* **DATA PROVIDED**:
Content starts

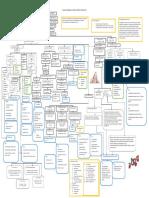 PATHWAY POST PARTUJM_Edit 1303.pdf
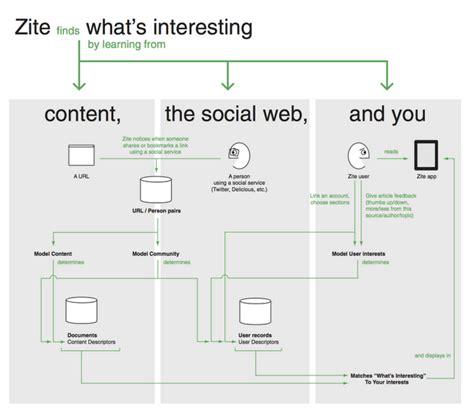 complex technology  zite  images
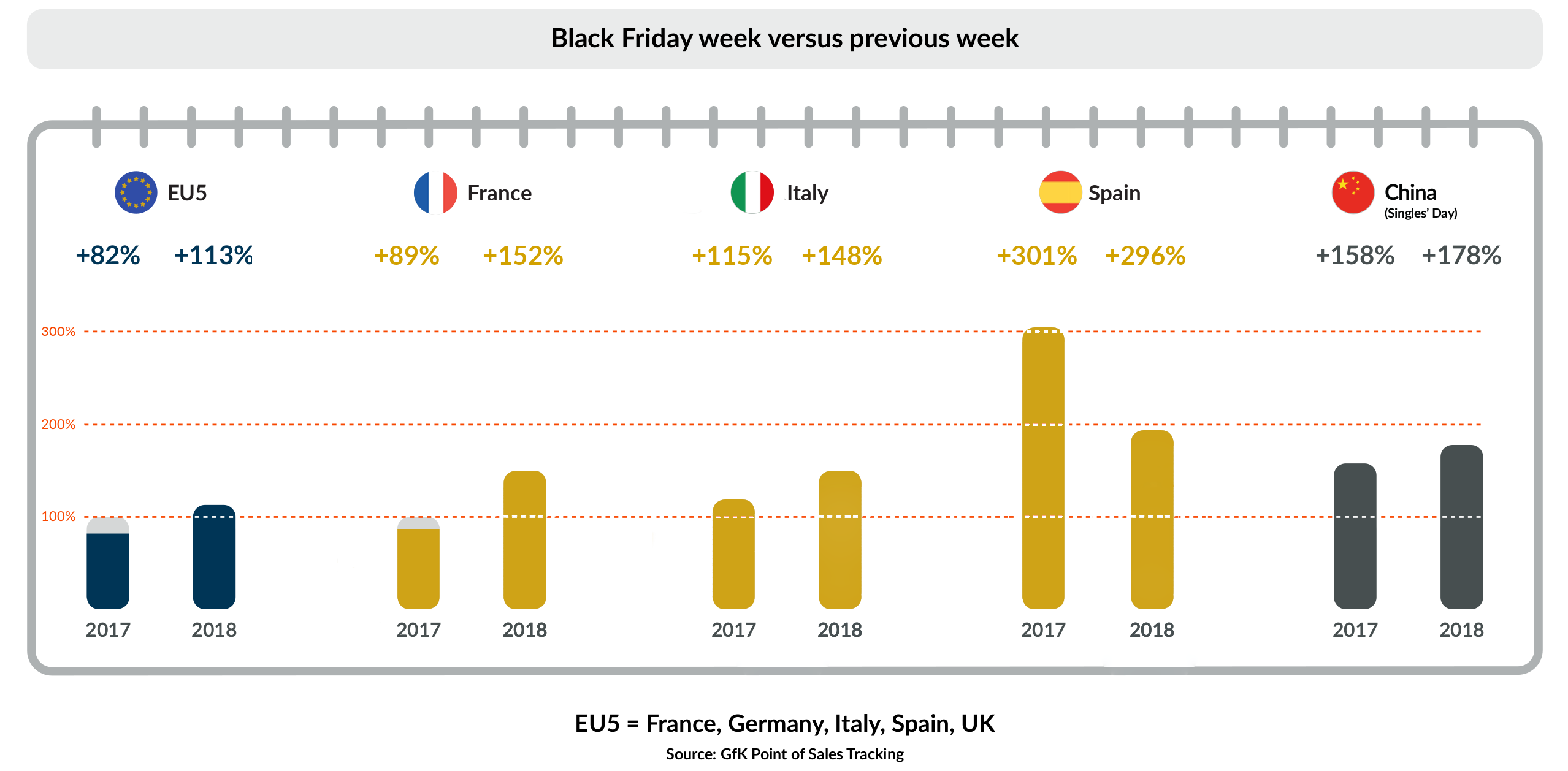 Black Friday Infography.vs previous week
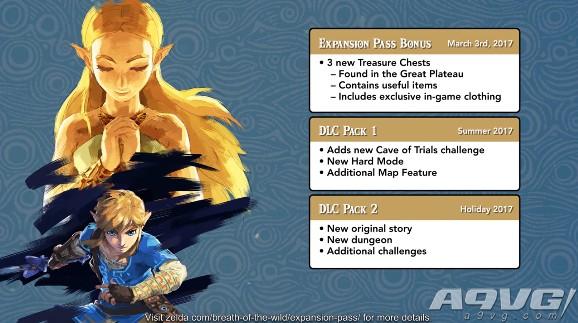 薩爾達傳說荒野之息 季票及DLC內容介紹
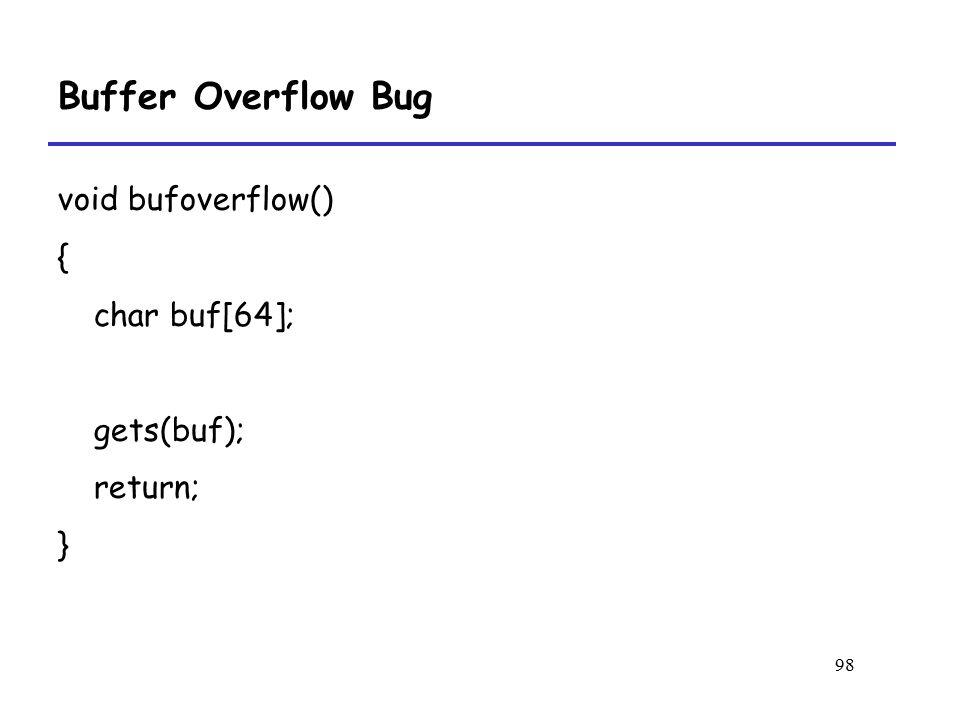 98 Buffer Overflow Bug void bufoverflow() { char buf[64]; gets(buf); return; }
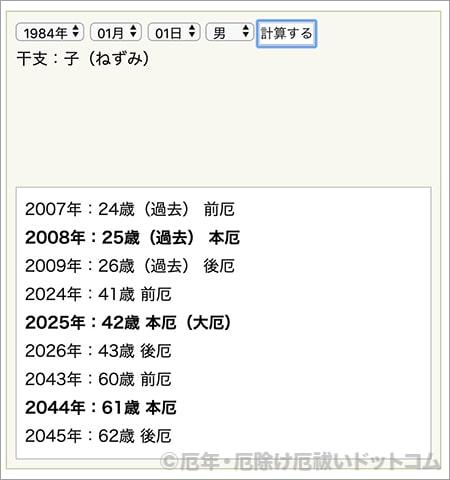 年 生まれ 1984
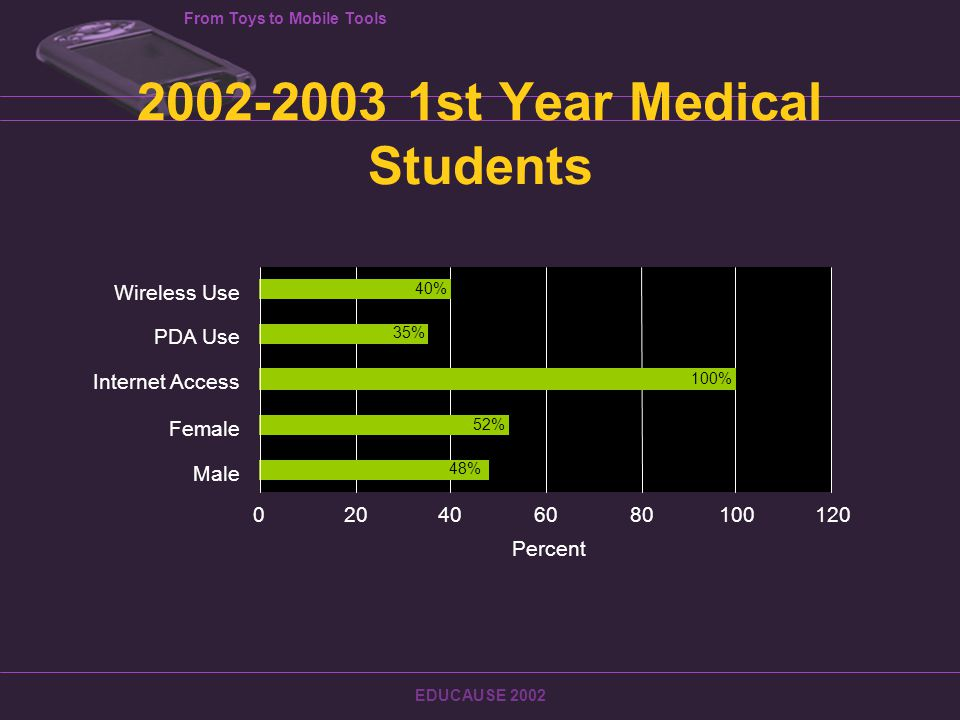 From Toys to Mobile Tools EDUCAUSE 2002 Penalties HIPAA penalties Unintentional violations could result in fines ranging from $100 - $25,000 for each violation Intentional violations could result in — Up to 10 years imprisonment — Up to $250,000 per offense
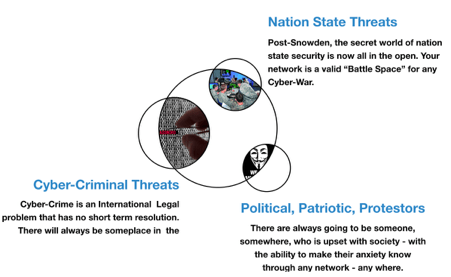 Three Macro Threat Vectors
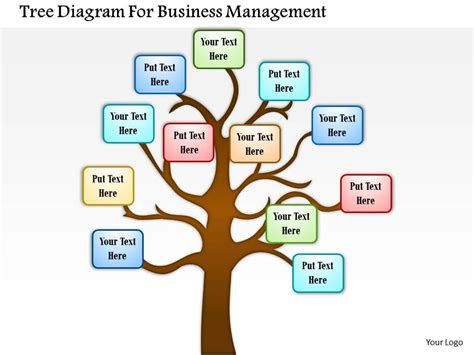 0814 Business Consulting Tree Diagram For Business Management Powerpoint Slide Template Strategy Tree Template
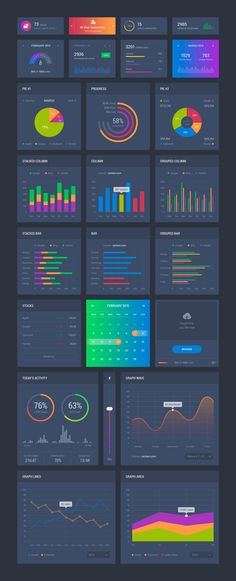 Pin by Abinash Mohanty on Flat UI, Material Design and Style Guides for Web & Mobile Apps Dashboard Examples, Dashboard Interface, Analytics Dashboard, Dashboard Design, User Interface Design, Web Design, App Ui Design, Graph Design, Business Intelligence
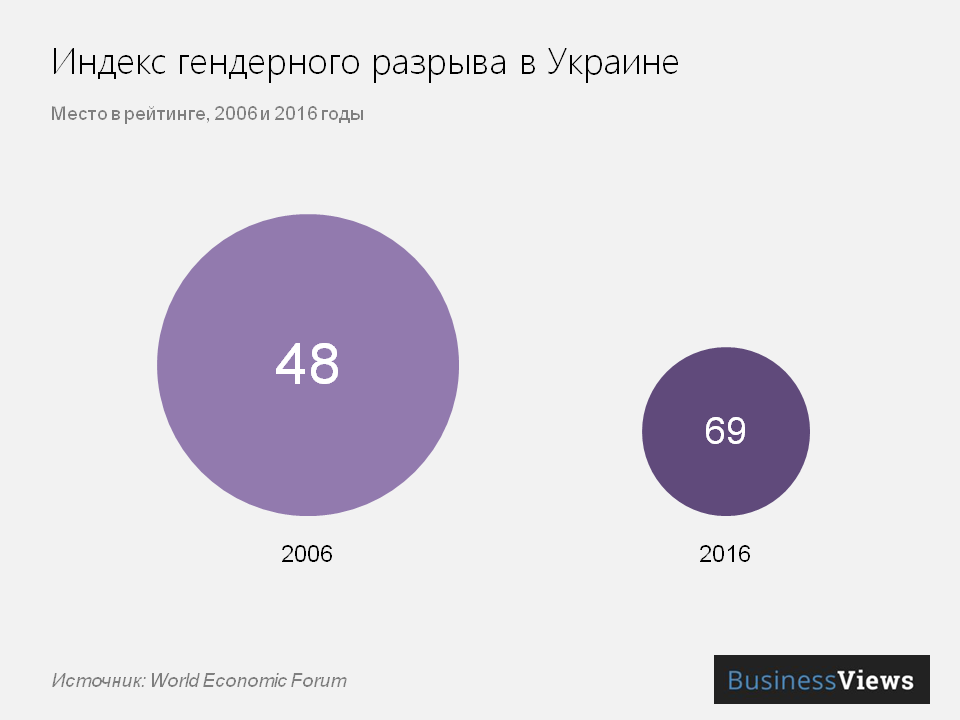Индекс гендерного разрыва в Украине
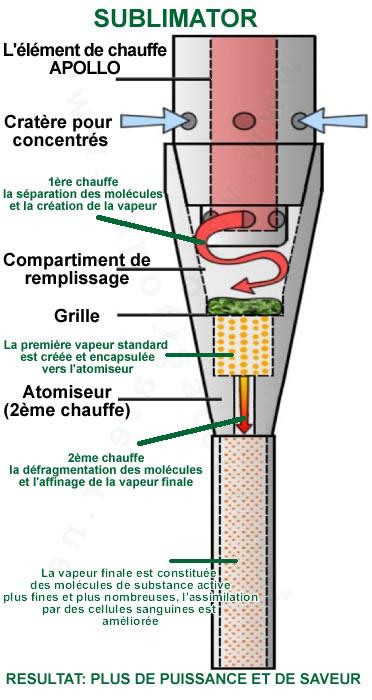 Schéma du principe de fonctionnement du vaporisateur Sublimator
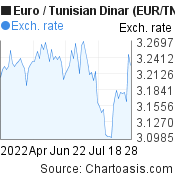 Euro to Tunisian Dinar (EUR/TND) 3 months forex chart, featured image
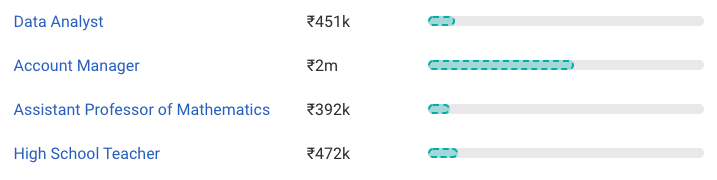 M.Sc Mathematics Salary in India in 2021 [For Freshers ...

Content ends

* **WORK REQUIRED**: Would you reproduce the lines from the one with "Euro to Tunisian" through the final line of the data above, exactly and only those, without any pictures?

* **OUTPUT FOR THIS EXERCISE**:
 Euro to Tunisian Dinar (EUR/TND) 3 months forex chart, featured image
 M.Sc Mathematics Salary in India in 2021 [For Freshers ...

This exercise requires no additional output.